> [Set task]:
Reproduce word for word the lines of the data below, starting at the line that contains "What distance would" and ending at the line that contains "the point at 885,119 <", with both of those lines included. Leave the pictures out.

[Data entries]
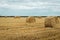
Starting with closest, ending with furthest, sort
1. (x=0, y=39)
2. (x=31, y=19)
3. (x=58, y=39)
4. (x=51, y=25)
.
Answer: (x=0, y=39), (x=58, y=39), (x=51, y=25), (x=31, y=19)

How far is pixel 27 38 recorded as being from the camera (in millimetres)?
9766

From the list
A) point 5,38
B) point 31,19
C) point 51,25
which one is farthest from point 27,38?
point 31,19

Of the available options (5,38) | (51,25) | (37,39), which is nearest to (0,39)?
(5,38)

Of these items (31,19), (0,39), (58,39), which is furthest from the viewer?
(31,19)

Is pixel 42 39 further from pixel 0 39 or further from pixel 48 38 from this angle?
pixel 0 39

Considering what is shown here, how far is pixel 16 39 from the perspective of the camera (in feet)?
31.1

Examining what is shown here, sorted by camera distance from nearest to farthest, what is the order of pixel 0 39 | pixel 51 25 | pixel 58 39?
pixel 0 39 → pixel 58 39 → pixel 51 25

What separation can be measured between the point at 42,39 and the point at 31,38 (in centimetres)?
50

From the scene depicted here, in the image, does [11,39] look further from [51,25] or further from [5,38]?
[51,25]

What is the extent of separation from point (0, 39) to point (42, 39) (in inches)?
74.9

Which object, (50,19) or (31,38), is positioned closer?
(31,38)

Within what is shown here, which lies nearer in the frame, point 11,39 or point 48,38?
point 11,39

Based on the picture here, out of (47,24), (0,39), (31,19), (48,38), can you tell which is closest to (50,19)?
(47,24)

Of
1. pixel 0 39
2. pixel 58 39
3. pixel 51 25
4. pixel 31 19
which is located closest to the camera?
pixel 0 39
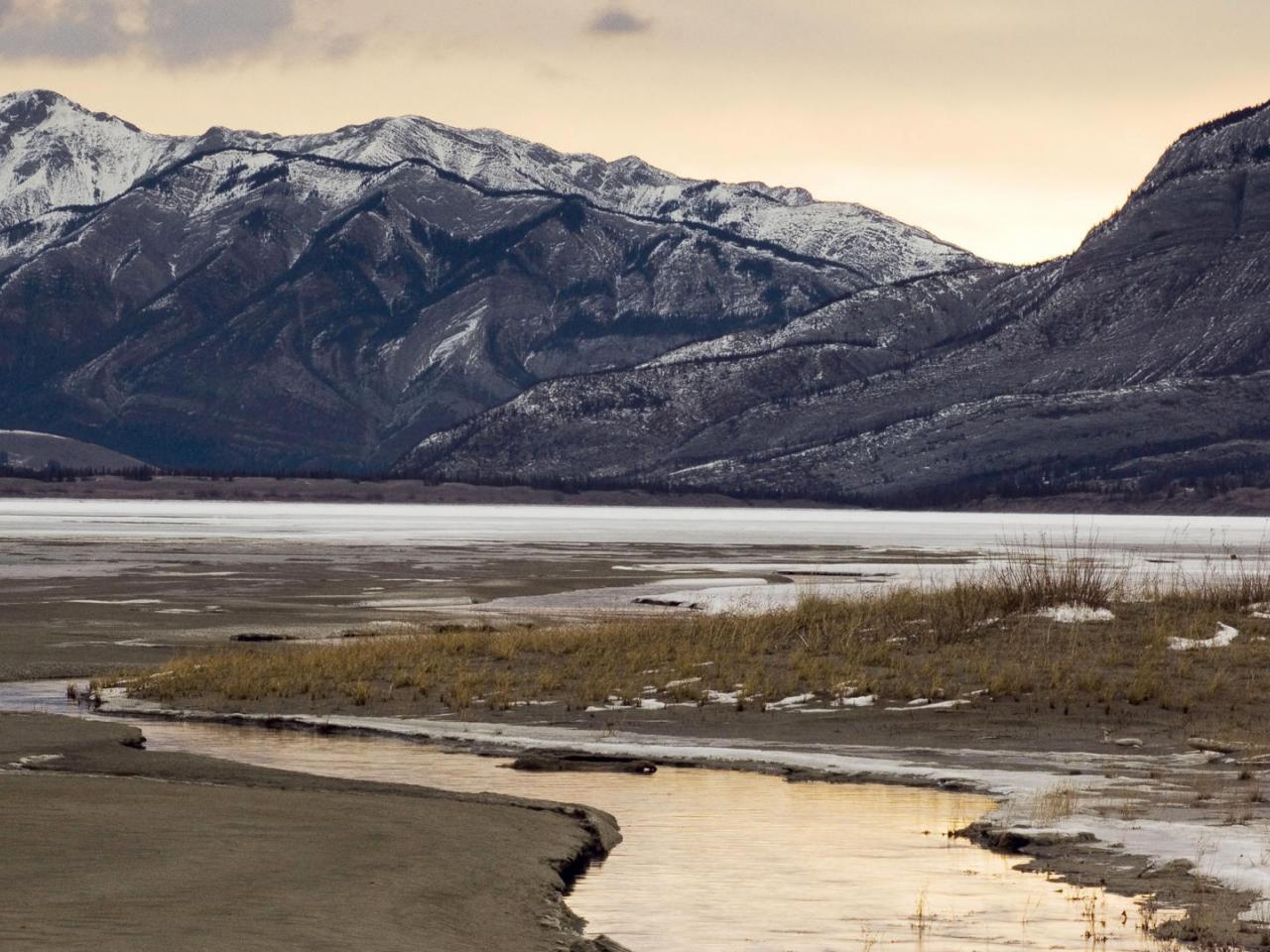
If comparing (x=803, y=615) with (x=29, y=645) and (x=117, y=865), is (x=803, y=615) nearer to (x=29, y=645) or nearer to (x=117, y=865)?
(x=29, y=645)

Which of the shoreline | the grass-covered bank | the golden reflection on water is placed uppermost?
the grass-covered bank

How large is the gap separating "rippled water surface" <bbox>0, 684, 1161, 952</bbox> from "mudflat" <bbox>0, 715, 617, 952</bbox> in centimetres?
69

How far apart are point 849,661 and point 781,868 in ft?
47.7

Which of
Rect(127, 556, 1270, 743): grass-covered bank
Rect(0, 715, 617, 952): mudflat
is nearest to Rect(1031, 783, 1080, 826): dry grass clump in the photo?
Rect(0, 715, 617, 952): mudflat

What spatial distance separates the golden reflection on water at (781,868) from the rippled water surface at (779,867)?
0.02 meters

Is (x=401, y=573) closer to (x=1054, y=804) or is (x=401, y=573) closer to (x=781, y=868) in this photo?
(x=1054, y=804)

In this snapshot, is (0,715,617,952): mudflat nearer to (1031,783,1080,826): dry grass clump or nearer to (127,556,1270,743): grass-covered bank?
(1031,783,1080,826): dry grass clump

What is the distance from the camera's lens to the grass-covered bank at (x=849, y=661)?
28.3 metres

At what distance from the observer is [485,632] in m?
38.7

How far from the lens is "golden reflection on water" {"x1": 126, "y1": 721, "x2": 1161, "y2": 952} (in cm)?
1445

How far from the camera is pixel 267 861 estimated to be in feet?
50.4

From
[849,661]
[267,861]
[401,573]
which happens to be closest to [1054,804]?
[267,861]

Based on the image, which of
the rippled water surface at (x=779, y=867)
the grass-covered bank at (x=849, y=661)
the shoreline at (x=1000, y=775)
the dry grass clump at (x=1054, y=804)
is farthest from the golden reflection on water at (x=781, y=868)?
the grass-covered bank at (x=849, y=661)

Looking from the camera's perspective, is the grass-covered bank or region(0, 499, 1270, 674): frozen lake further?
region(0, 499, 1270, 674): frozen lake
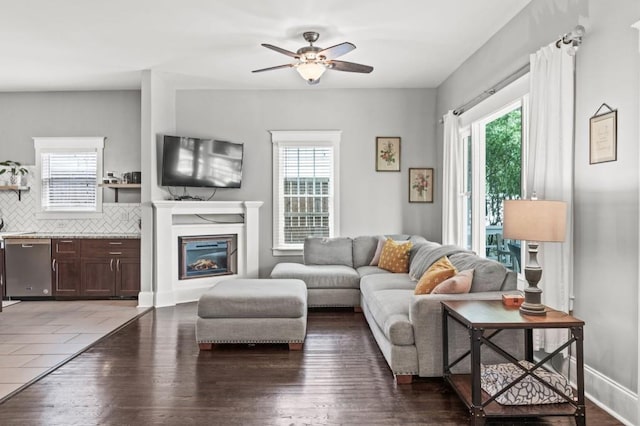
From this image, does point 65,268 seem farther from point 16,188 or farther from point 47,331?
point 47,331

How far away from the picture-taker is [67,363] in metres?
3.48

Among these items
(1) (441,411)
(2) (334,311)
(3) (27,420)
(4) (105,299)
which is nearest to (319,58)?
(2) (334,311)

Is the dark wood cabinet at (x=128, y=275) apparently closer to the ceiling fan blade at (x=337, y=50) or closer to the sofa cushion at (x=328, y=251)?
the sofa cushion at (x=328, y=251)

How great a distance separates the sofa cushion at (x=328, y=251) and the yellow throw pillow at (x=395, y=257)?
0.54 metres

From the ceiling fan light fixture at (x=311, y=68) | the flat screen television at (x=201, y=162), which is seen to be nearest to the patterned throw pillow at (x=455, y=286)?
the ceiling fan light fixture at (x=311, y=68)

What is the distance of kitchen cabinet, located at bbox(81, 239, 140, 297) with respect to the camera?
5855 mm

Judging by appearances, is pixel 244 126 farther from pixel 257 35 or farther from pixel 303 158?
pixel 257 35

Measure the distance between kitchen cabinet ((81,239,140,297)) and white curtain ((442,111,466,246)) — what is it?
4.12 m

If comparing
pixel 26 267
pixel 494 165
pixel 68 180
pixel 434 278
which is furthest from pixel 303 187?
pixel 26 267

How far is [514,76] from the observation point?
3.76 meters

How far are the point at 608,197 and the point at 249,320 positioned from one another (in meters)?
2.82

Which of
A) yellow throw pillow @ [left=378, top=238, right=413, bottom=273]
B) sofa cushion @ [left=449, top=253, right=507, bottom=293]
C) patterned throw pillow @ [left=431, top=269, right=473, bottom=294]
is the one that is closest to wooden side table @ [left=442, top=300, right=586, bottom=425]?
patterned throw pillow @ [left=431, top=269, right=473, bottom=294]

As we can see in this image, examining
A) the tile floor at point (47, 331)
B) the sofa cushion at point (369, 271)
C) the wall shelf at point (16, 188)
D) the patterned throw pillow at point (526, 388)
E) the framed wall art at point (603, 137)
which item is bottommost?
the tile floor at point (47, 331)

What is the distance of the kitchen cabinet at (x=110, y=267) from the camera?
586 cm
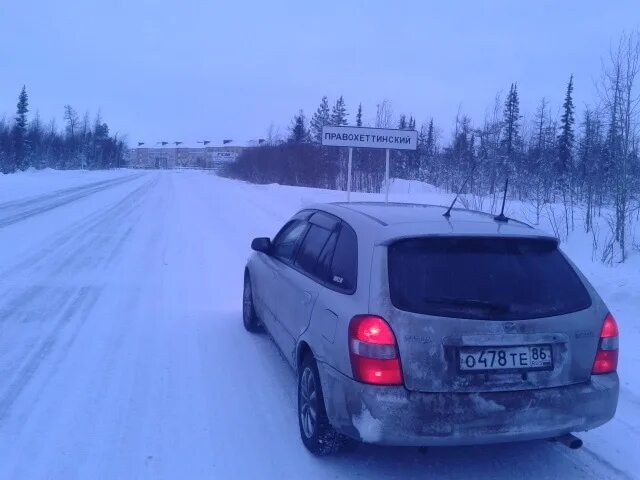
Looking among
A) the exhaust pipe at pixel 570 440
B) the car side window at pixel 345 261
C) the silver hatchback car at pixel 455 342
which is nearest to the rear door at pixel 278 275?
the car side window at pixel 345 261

==

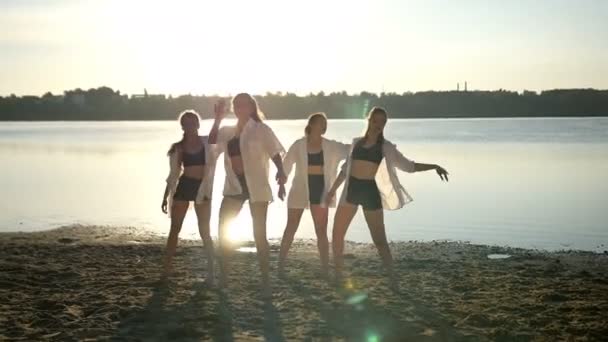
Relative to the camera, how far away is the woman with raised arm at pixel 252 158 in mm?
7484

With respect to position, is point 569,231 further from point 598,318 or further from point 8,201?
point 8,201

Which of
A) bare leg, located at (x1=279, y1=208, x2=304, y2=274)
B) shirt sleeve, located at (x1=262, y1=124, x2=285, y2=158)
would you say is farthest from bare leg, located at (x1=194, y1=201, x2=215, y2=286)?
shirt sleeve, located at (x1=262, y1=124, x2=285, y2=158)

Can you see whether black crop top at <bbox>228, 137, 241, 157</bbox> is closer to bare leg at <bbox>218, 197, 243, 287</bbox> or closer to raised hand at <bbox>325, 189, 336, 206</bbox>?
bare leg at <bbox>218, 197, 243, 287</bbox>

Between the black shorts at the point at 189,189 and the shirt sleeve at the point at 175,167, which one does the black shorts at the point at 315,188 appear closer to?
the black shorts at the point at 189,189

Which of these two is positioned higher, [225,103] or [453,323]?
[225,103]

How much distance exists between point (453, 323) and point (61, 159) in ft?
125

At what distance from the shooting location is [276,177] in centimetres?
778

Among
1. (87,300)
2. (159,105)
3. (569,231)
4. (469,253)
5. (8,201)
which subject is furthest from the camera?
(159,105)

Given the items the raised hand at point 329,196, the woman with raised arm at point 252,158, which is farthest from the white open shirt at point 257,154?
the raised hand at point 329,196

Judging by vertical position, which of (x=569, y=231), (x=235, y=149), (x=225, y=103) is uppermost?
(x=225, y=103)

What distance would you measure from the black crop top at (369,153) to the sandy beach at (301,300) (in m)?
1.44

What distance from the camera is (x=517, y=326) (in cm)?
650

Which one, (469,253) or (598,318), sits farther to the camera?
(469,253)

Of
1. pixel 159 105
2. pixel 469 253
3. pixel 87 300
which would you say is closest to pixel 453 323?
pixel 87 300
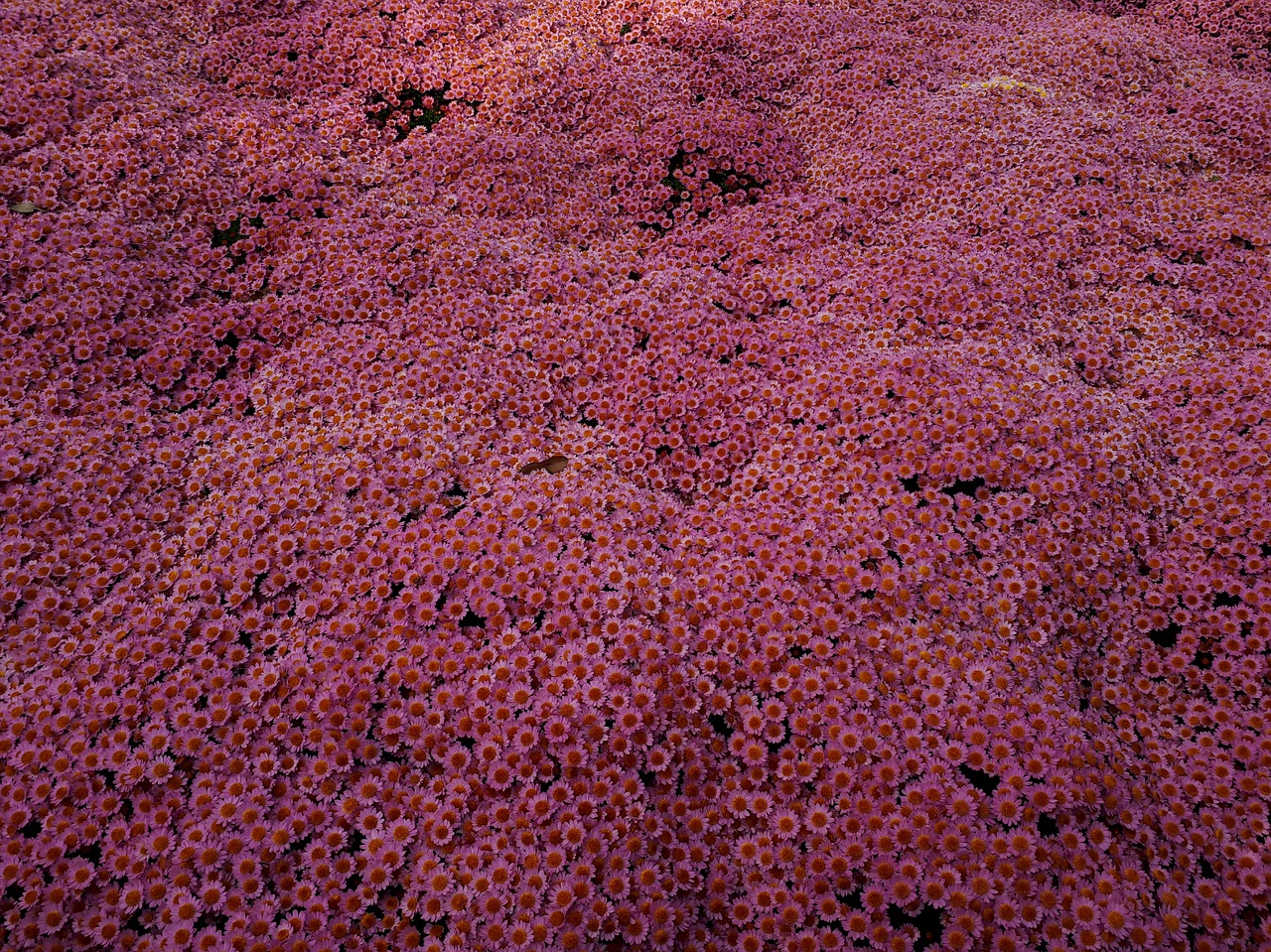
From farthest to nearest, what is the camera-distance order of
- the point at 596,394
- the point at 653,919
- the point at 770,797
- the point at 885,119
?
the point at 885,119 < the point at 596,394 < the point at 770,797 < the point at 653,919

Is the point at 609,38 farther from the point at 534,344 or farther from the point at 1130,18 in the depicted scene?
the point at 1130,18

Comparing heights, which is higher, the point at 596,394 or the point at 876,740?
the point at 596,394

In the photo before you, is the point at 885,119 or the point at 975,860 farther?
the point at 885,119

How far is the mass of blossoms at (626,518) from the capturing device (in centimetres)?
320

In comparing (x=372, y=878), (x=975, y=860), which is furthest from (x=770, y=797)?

---

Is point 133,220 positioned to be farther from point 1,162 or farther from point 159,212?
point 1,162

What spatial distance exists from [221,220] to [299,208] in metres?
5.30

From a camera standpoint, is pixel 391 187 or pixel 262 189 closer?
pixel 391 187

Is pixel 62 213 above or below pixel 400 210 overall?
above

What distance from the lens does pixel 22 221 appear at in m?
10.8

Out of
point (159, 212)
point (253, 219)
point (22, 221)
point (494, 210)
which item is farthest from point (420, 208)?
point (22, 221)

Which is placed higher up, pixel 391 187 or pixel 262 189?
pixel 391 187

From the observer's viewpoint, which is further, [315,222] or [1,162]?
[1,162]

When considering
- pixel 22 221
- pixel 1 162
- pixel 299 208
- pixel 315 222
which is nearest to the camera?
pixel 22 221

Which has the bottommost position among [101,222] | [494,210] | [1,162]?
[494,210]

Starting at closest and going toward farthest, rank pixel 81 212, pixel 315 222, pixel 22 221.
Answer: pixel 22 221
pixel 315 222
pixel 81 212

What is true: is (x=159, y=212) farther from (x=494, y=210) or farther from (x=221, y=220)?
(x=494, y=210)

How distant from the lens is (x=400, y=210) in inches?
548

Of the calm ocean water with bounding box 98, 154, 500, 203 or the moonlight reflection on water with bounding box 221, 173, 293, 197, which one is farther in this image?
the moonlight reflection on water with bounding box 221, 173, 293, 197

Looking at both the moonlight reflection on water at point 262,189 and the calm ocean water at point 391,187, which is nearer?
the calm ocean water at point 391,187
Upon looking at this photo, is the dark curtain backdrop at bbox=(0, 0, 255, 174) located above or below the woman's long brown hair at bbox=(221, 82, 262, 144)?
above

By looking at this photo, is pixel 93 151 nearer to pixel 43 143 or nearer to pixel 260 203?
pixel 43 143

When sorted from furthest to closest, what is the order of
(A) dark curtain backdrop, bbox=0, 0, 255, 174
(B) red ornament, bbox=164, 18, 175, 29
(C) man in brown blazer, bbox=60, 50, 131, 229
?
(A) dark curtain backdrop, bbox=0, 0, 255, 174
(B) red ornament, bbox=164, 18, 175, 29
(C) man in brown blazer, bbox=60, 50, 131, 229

> [Answer to the task]:
What distance would you measure from the black crop top at (369,153) to the sandy beach at (301,300) (in m)?
1.44

What distance from the camera is (x=517, y=326) (in cm)?
650

Which one, (469,253) or (598,318), sits farther to the camera?
(469,253)

Of
1. pixel 159 105
2. pixel 469 253
3. pixel 87 300
which would you say is closest to pixel 453 323?
pixel 87 300
From farthest to nearest, what is the camera-distance order of
- the point at 596,394
- the point at 653,919
- the point at 770,797
- the point at 885,119
?
the point at 885,119 < the point at 596,394 < the point at 770,797 < the point at 653,919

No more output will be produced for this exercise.